İkinci ayakta, eğitim sistemindeki tüm aktörlerin, kaliteye odaklanmasının teşvik edilmesi gerekiyor. Ayrıca, kalite için ezbere değil, yaratıcılığa odaklanılması şart. Yani soru soran, sorgulayan gençler yetiştirmek yerine, otoriteye itaat eden gençler yetiştirmek iktisadi büyümeye katkı yapmıyor. Öğretmenlerin ve yöneticilerin kaliteye odaklanabilmesi için öğrencilerin ve velilerin de kaliteli eğitim istemesi gerekiyor. Bunun için kaliteli eğitim almanın getirisinin yüksek olması lazım. Her şeye rağmen, bir şekilde eğitim kalitesini arttırsanız bile, eğitimli nüfusu istihdam edecek yenilikçi, Ar-Ge odaklı yerli veya yabancı firmalar ülkenizde yatırım yapmıyorsa, eğitime yaptığınız yatırım da büyümeye fazla katkı yapmıyor.
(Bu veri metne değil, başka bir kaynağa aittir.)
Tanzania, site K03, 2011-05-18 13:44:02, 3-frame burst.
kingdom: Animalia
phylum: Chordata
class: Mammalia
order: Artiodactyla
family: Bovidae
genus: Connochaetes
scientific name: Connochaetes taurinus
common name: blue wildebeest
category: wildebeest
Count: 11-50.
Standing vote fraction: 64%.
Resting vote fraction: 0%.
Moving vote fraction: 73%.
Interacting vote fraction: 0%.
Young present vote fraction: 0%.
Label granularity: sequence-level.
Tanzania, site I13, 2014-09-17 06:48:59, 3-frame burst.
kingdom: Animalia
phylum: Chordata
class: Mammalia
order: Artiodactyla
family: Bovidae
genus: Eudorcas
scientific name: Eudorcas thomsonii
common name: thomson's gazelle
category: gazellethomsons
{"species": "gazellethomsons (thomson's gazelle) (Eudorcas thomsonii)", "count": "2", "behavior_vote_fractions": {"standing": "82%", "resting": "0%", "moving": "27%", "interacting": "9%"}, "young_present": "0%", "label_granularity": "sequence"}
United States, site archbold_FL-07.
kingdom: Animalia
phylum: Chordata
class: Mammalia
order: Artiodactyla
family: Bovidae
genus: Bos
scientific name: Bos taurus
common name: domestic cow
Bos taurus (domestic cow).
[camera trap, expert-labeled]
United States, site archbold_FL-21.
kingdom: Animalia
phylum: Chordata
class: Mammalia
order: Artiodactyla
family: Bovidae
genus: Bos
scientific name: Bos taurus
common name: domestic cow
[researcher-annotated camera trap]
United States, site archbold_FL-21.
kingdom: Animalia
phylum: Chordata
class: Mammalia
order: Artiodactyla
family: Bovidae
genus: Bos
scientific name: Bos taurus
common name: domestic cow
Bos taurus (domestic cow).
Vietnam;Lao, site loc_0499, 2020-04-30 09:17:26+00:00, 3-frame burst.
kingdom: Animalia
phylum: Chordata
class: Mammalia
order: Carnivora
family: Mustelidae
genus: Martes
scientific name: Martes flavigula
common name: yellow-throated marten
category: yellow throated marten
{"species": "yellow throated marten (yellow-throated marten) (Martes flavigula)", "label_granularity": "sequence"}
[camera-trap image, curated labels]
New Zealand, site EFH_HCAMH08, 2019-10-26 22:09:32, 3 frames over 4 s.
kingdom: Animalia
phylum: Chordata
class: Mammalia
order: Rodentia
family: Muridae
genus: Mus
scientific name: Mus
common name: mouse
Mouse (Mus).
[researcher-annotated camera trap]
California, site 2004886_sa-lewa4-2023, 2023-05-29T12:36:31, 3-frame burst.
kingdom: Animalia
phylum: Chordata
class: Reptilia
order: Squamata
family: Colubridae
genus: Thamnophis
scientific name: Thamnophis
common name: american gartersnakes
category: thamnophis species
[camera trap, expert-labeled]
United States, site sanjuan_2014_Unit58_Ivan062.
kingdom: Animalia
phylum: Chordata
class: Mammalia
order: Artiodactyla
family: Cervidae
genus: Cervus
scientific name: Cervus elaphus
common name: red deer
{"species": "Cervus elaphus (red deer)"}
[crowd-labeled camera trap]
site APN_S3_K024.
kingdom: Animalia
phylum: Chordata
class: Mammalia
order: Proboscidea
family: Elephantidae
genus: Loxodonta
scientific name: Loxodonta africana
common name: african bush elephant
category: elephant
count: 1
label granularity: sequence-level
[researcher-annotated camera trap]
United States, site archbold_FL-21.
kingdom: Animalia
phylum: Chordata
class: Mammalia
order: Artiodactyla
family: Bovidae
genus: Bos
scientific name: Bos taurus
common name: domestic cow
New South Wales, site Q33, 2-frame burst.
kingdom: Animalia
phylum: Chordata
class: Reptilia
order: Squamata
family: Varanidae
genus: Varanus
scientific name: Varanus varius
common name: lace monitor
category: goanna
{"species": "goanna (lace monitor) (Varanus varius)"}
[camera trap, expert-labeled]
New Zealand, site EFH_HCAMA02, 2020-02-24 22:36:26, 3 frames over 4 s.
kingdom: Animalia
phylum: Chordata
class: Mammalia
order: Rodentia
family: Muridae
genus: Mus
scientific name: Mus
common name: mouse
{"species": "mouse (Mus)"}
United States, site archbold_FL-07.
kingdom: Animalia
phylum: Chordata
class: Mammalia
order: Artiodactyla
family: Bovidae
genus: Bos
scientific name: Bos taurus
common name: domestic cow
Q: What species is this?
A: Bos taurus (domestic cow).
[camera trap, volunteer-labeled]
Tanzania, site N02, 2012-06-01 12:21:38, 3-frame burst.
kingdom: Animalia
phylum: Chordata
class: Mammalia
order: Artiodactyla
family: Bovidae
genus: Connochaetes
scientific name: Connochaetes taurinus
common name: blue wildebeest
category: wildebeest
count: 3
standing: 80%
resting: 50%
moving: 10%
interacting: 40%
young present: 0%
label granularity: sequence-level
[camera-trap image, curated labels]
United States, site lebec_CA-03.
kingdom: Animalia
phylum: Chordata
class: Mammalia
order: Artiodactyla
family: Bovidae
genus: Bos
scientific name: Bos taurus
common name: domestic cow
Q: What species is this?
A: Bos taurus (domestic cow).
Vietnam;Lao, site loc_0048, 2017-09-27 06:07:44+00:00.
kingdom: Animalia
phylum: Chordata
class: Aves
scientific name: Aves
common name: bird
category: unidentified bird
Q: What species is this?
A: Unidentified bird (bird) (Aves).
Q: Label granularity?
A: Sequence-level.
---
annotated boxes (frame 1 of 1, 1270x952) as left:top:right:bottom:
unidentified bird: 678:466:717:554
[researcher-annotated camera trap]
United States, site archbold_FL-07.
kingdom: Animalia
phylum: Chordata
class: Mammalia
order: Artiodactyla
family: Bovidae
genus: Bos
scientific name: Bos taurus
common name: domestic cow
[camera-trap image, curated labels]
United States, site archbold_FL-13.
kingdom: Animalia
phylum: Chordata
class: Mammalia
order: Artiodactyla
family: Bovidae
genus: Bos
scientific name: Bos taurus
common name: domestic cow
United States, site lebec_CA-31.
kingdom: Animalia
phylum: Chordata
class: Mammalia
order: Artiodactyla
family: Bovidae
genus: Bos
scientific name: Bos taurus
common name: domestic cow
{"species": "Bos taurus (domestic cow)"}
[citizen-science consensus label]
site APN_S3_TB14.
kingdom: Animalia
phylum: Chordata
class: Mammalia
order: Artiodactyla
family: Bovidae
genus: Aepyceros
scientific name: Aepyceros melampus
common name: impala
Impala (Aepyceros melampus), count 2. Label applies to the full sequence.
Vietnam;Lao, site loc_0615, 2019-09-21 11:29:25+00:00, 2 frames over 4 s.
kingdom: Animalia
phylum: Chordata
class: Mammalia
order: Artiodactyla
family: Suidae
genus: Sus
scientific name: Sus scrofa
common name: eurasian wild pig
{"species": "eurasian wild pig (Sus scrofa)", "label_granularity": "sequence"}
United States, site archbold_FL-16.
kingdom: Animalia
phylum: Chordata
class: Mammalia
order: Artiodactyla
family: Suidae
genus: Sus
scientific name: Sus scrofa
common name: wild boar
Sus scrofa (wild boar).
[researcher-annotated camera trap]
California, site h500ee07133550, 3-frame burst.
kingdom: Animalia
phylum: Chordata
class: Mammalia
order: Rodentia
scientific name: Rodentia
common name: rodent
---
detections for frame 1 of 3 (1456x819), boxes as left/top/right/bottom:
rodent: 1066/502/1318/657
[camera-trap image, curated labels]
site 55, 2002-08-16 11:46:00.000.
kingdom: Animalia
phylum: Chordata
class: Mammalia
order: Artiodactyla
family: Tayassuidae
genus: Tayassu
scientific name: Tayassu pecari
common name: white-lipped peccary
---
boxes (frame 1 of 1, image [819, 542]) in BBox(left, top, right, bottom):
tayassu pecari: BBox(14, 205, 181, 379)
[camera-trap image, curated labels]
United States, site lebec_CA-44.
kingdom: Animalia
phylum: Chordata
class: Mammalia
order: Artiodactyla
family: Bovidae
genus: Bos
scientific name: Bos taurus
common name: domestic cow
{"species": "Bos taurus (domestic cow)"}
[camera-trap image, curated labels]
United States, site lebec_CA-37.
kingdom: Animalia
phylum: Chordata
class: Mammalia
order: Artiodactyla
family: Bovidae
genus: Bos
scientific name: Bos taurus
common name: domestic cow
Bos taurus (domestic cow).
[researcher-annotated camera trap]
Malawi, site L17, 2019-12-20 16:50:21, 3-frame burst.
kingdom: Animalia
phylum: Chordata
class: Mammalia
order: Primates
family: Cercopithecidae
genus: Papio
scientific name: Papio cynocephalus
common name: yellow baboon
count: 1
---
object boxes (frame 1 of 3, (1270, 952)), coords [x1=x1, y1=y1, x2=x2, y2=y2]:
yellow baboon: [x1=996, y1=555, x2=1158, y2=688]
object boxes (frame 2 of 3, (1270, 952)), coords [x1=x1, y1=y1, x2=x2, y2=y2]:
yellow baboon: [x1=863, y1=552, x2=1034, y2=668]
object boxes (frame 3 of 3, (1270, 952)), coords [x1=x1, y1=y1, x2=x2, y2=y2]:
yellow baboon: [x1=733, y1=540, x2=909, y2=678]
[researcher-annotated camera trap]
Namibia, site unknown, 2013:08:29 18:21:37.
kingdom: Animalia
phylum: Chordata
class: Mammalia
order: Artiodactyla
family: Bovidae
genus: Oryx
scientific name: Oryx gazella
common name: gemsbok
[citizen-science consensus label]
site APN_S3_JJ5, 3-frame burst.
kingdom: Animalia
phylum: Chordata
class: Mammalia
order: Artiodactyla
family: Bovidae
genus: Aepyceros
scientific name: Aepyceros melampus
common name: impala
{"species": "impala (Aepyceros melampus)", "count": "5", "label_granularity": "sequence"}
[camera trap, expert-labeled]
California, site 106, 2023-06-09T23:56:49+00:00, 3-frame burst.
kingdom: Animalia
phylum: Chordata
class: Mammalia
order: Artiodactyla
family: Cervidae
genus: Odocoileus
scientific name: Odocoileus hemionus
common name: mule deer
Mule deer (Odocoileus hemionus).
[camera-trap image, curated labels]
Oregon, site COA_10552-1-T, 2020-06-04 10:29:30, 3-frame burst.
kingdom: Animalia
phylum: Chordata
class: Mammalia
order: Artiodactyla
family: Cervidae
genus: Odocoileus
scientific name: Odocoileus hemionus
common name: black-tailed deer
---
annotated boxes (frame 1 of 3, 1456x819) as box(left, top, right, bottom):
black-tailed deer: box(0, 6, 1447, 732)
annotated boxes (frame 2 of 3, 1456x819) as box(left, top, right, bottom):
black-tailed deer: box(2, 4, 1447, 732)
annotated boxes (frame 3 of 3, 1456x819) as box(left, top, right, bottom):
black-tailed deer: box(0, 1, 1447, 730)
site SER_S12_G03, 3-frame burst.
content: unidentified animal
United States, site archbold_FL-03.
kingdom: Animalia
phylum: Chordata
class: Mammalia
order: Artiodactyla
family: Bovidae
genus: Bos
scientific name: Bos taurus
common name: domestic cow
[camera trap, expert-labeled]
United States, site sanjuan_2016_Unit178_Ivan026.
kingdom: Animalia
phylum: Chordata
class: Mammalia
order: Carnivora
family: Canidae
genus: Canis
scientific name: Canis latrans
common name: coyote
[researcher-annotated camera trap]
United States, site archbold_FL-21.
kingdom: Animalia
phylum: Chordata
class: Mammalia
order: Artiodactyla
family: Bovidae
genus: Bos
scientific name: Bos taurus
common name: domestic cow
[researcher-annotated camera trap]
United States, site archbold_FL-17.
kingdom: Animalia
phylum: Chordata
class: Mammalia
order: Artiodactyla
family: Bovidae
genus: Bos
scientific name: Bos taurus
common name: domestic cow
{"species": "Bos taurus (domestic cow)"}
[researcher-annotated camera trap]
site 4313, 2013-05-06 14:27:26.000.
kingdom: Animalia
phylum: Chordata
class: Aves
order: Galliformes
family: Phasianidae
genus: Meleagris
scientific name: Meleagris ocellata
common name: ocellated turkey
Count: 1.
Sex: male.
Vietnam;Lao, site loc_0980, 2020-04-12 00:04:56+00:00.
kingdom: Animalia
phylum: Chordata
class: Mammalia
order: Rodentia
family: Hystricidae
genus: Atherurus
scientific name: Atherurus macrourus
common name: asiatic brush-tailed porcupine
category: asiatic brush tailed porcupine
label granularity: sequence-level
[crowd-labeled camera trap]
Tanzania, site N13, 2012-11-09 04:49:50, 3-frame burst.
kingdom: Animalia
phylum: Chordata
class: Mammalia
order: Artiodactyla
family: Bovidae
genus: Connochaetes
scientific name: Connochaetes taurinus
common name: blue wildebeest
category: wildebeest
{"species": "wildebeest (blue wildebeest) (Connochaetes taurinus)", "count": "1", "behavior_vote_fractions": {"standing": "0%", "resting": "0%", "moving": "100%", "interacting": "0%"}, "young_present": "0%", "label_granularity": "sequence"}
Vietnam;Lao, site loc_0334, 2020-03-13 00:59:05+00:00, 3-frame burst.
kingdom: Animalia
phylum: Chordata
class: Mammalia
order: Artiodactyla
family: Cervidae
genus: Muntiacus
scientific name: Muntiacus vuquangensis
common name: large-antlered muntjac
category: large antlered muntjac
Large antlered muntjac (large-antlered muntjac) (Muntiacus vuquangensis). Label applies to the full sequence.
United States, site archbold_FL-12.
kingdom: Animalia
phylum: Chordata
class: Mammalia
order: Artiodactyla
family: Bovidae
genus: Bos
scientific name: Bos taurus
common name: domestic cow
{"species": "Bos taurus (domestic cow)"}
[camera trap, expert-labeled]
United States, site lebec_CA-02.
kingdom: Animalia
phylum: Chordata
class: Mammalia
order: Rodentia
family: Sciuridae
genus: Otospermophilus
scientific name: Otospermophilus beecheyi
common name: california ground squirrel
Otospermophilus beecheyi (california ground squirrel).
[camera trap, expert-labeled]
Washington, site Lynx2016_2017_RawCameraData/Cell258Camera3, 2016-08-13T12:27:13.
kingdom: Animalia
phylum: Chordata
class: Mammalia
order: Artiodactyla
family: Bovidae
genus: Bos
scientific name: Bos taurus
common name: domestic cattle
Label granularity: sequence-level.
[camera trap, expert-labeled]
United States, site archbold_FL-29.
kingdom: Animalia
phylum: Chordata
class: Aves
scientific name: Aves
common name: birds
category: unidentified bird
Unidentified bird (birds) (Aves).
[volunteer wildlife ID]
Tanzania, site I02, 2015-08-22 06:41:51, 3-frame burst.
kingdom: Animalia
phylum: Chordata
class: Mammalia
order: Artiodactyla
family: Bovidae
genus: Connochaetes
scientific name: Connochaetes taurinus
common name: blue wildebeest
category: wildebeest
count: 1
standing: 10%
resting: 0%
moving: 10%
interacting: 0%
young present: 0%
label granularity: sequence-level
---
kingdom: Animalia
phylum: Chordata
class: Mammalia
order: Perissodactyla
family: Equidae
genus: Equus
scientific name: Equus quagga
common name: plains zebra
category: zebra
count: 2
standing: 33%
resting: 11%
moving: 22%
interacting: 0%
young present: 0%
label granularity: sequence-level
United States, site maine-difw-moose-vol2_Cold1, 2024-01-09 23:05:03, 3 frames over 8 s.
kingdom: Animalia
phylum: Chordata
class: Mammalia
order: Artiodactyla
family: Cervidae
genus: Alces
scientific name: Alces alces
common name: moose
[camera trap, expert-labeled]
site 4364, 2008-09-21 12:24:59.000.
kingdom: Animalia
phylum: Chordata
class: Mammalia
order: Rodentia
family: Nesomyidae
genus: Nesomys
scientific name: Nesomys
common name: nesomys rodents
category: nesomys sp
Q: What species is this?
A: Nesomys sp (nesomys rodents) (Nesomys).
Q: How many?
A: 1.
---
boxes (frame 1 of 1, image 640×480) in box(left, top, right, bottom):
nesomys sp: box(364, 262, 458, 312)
Özetle, eğitim reformlarının iktisadi büyümeye dönüşmesi için yaratıcı bir eğitim sistemi ve yaratıcı yatırımları teşvik eden bir iktisadi ve sosyal ortam gerekiyor. Böyle bir ortamın oluşması için ise ülkelerin eğitim sistemlerinin daha bağımsız, daha demokratik ve daha özgürlükçü olmasına ihtiyaç var.
***
Bu da bizi eğitim reformunun üçüncü ayağına getiriyor. Nedir bu üçüncü ayak? Kamuya hesap verebilirlik! Bu ayak, eğitim politikalarını yönetenlerin, öğrencilerin, velilerin ve uzmanların görüşlerini dikkate almasını ve başarısız politikalar için hesap vermesini gerektiriyor. Eğitimi yöneten bürokratın, okul müdürünün hatta öğretmenin hesap verebilir olması için, dolayısıyla da eğitim reformunun üçüncü ayağının yere sağlam basabilmesi için en başta sistemin vatandaşı dinlemeye ve hesap vermeye niyetli olması gerekiyor. Türkiye’de bu konuda sıkıntılar olduğunu görmek zor değil. Örneğin somut olarak; her yıl kamu bütçesinden okullara ayrılan paranın sonucu olarak çocuklarımınızın kaliteli eğitimden geçmediği ortada iken bunun hesabını soran yok. Özetle Türkiye’de, başarılı bir eğitim reformu için gerekli olan üç ayaktan ikisi yere sağlam basmıyor. Eğitimde gelişme dediğiniz şey sınavları değiştirmekle, öğretmen atamakla, okul yapmakla olmuyor. Eğitimde gelişme için iki kavrama odaklanmamız şarttır bunlar; “kalite ve hesap verebilirliktir” işte ben ülkenin tek kaynağı gençler olduğu için onların kaliteli eğitim almasını istiyorum ama siz “boş ver bunları, memur olsunlar yeter” diyorsanız yapacak bir şey yok.